* _Task details_
When you transcribe the data below, reproduce every line exactly and leave each picture out.

-- Raw data follows --

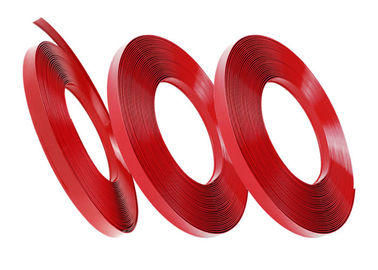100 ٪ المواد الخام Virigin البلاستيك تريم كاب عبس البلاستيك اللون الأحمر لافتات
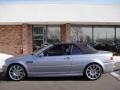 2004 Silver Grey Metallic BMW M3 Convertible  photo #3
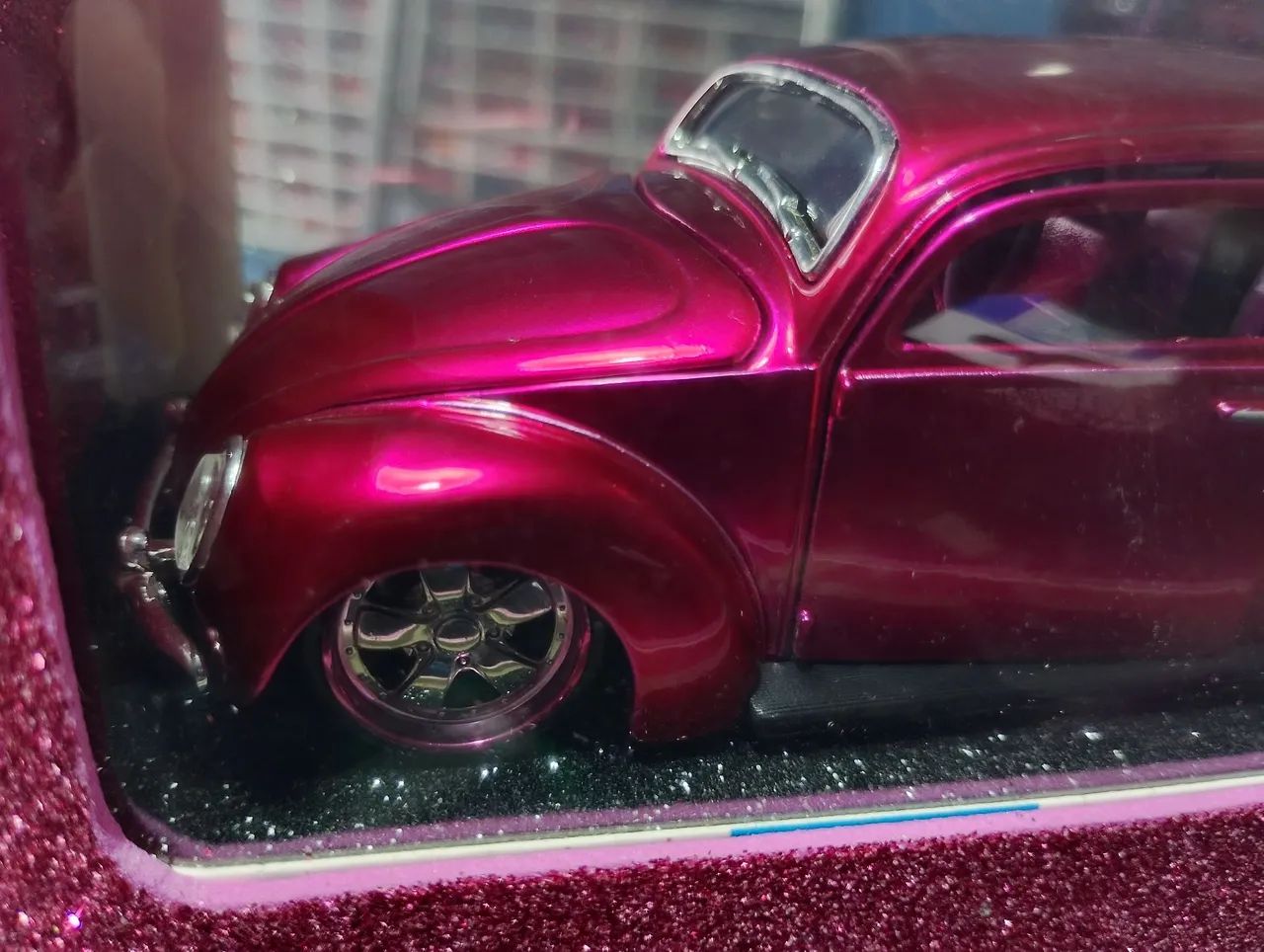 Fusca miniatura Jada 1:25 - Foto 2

-- Raw data concluded --

* _Written response_
100 ٪ المواد الخام Virigin البلاستيك تريم كاب عبس البلاستيك اللون الأحمر لافتات
 2004 Silver Grey Metallic BMW M3 Convertible  photo #3
 Fusca miniatura Jada 1:25 - Foto 2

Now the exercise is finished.